JULIÁN SCHVINDLERMAN
Hubo un tiempo en que la relación política entre Egipto e Israel era una certeza relativa. Entre ambos existía una Paz Fría que regulaba la relación bilateral. Así era llamada por la ausencia de calidez en el lazo. El presidente que la firmó, Anwar Sadat, fue asesinado por ello y su sucesor, Hosni Mubarak, decidió preservar el legado pero reducir el trato al mínimo indispensable. El Cairo mantenía la calma en la frontera con el estado judío, reprimía al islamismo local, mediaba entre israelíes y palestinos y era un socio razonablemente confiable de Washington.
A la vez, Mubarak evitaba visitar Israel (lo hizo una sola vez en sus tres décadas de gobierno cuando, presionado por los Estados Unidos, asistió al funeral de Yitzjak Rabin), lanzaba campañas diplomáticas hostiles a los intereses de Jerusalem en el foro de la ONU, pujaba por desnuclearizar a su vecino, desincentivaba el intercambio económico, científico y cultural y creaba una atmósfera violentamente antisionista y antijudía en su país.

→ **Ejercicios para resolver**
1/ Copia del fragmento sobre Egipto e Israel el pasaje comprendido entre "JULIÁN SCHVINDLERMAN" y "confiable de Washington.", ambos incluidos.
2/ Por favor, prosigue el fragmento sobre Egipto e Israel a partir de su última oración.
El material no interviene en nada de esto.

→ **Material mostrado**
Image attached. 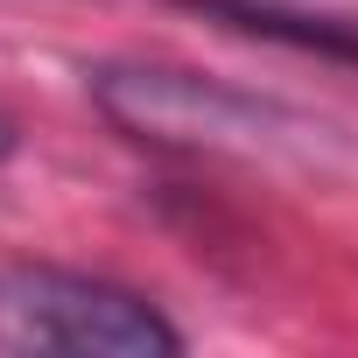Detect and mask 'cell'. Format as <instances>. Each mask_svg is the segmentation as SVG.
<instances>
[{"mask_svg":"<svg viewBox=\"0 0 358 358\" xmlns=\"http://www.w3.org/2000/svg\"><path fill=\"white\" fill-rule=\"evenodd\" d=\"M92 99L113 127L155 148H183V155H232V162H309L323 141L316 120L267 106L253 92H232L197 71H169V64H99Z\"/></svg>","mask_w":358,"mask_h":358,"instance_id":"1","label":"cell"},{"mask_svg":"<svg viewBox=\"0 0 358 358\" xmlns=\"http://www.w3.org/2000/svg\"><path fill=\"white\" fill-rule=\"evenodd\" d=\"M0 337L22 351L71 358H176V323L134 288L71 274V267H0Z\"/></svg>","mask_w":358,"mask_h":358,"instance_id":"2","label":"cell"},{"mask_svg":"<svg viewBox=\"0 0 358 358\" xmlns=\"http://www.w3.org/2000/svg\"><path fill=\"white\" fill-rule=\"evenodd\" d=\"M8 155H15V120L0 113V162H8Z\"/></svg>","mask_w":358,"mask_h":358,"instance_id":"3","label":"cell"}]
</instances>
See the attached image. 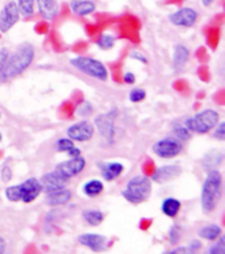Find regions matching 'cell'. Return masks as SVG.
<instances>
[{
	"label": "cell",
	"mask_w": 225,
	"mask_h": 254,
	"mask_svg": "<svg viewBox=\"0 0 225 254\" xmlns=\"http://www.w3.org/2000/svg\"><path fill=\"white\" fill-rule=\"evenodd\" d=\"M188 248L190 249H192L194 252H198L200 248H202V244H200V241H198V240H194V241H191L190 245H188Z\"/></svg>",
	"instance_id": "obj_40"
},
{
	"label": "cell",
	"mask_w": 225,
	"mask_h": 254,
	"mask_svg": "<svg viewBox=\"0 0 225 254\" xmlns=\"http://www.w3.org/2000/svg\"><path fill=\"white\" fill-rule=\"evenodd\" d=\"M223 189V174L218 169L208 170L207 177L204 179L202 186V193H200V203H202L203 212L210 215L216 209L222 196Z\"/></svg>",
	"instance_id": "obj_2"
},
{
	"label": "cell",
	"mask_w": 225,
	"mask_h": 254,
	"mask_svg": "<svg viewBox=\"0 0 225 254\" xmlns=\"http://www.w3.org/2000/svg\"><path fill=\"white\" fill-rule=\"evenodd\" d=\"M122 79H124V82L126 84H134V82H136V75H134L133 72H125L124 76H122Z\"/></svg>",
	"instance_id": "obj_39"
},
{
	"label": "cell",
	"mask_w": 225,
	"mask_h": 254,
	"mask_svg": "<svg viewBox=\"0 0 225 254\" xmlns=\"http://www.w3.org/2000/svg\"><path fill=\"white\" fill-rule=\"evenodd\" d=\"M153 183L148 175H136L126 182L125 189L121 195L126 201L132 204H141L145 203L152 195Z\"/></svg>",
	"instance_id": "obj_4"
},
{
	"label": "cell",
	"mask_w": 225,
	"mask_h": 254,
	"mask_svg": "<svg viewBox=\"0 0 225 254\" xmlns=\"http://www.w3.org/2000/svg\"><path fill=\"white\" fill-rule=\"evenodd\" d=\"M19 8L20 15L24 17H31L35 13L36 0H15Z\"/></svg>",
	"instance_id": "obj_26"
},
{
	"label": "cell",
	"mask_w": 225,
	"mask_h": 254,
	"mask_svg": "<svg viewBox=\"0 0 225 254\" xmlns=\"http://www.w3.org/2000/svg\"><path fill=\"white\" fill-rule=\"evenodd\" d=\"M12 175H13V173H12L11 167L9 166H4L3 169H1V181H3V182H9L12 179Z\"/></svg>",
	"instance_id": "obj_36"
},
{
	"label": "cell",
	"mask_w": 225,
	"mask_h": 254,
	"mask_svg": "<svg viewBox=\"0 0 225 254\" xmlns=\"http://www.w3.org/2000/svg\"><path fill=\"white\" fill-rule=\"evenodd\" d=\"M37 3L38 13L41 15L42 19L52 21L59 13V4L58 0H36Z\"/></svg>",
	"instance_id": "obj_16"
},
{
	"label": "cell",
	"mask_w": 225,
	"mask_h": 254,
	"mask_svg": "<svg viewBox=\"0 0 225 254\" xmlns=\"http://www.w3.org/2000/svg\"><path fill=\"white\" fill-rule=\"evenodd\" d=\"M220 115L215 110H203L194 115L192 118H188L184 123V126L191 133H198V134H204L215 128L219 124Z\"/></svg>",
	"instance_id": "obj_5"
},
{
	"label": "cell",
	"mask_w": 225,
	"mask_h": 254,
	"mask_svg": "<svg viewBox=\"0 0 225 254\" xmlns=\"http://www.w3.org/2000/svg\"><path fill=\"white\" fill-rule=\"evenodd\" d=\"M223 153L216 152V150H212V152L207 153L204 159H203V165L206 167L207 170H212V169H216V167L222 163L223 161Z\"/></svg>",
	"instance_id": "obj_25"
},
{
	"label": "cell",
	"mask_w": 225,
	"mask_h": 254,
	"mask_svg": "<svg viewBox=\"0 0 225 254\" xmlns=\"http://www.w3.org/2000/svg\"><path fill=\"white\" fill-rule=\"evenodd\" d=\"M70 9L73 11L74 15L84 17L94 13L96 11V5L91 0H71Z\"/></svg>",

→ **Lista de respuestas**
1/
JULIÁN SCHVINDLERMAN
Hubo un tiempo en que la relación política entre Egipto e Israel era una certeza relativa. Entre ambos existía una Paz Fría que regulaba la relación bilateral. Así era llamada por la ausencia de calidez en el lazo. El presidente que la firmó, Anwar Sadat, fue asesinado por ello y su sucesor, Hosni Mubarak, decidió preservar el legado pero reducir el trato al mínimo indispensable. El Cairo mantenía la calma en la frontera con el estado judío, reprimía al islamismo local, mediaba entre israelíes y palestinos y era un socio razonablemente confiable de Washington.

2/
Mientras que la película “La lista de Schindler” era prohibida, se permitía la propagación de una canción popular que ganaba fama con el título “Amo a Amr Mussa y odio a Israel”. Mientras que las mujeres egipcias no gozaban de grandes derechos, se permitía la creación de la Asociación de Mujeres para Combatir al Sionismo.
La prensa era censurada si cuestionaba al gobierno de El Cairo, pero las críticas -y las difamaciones- contra Israel eran toleradas y, de hecho, promovidas. Esos eran los buenos tiempos de la relación bilateral.
Hoy el estatus de la relación está en duda. Como consecuencia de las revueltas, Mubarak fue depuesto, juzgado y condenado a cadena perpetua. El Acuerdo de Camp David fue cuestionado por las principales fuerzas políticas del país. El Sinaí es un caos. El gasoducto que traslada gas a Israel es regularmente atacado. Jerusalem comenzó a construir una barrera de seguridad en su frontera con Egipto y reactivó una división del ejército responsable de proteger ese límite.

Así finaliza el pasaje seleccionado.